The Sword and the Circle
- First edition
- Author: Rosemary Sutcliff
- Language: English
- Genre: Matter of Britain
- Published: 1981 by The Bodley Head
- Publication place: Great Britain
- Media type: Print (Hardcover)
- ISBN: 0-370-30387-3

= The Sword and the Circle =

1981 novel by Rosemary Sutcliff

The Sword and the Circle, King Arthur and the Knights of the Round Table is a children's novel written by Rosemary Sutcliff and was first published in 1981. The story is a retelling of the story of King Arthur and his Knights of the Round Table. According to her own statements in the introduction, The Sword and the Circle follows the myths and folktales of King Arthur, crediting inspiration primarily from Sir Thomas Malory's Le Morte d'Arthur; other sources include Geoffrey of Monmouth's Historia Regum Britanniae, English ballads, and Irish folktales. She contrasts this telling of the King Arthur story with her previous novels, The Lantern Bearers and Sword at Sunset, which were more an attempt to connect with a concrete historical figure behind the folktales.

==Plot summary==

The novel is broken into thirteen chapters, with the first five being the development of King Arthur's background, while the remaining are nearly stand-alone stories covering the exploits of different knights. He is shown as the son of Uther Pendragon, begot upon Lady Igraine with the assistance of Merlin. Merlin did not feature in Sutcliff's previous Arthurian stories of Sword at Sunset, but is shown here as being the driving force behind the ascension of King Arthur and his court. Merlin is depicted as being descended from the Lordly Ones, or the 'Little Dark People', as Sutcliff commonly refers to the possible original inhabitants of Great Britain. He orchestrates Arthur's upbringing under Sir Ector, alongside his foster brother Sir Kay. Arthur's identity as ruler of Britain is revealed when he pulls the Sword from the Stone, but he later receives Excalibur, a different sword, from the Lady of the Lake.

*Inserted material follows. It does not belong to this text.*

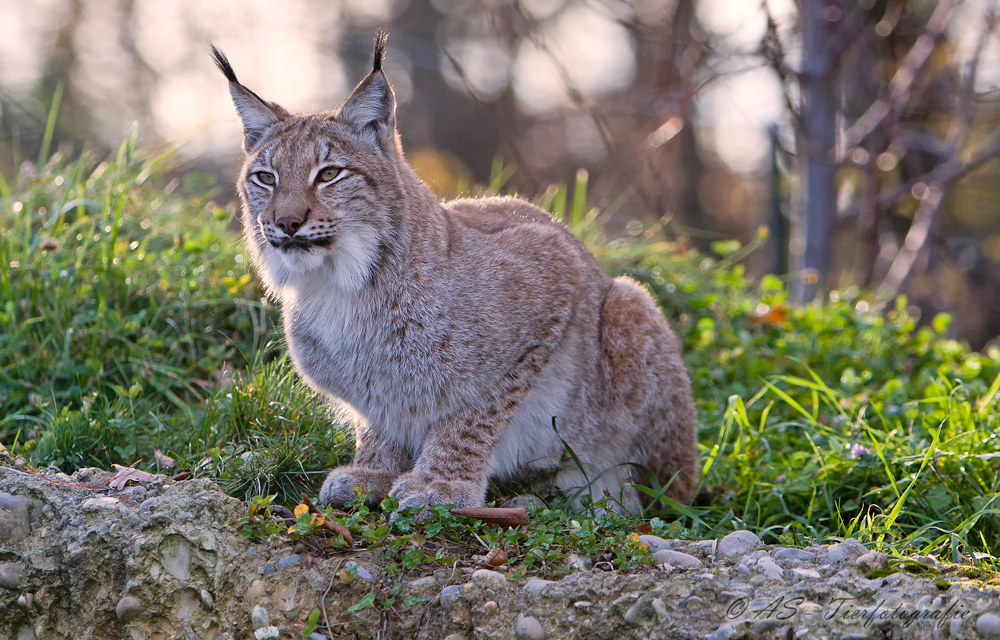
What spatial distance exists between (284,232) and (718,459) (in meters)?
2.31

The rest of the novel's chapters cover many of the other classic Arthurian characters and tales, including: the origins of Lancelot of the Lake; Sir Gawain and the Green Knight; Beaumains, the Kitchen Knight; Tristan and Iseult, in a retelling nearly identical to Sutcliff's earlier novel of the same name, albeit a much shorter version; Geraint and Enid; Gawain and the Loathly Lady; and finally the arrival of Percival at Arthur's court, which is connected by Merlin's previous prophecies to presage the beginning of the Round Table's downfall.

The book stops here, to be continued in The Light Beyond the Forest and The Road to Camlann.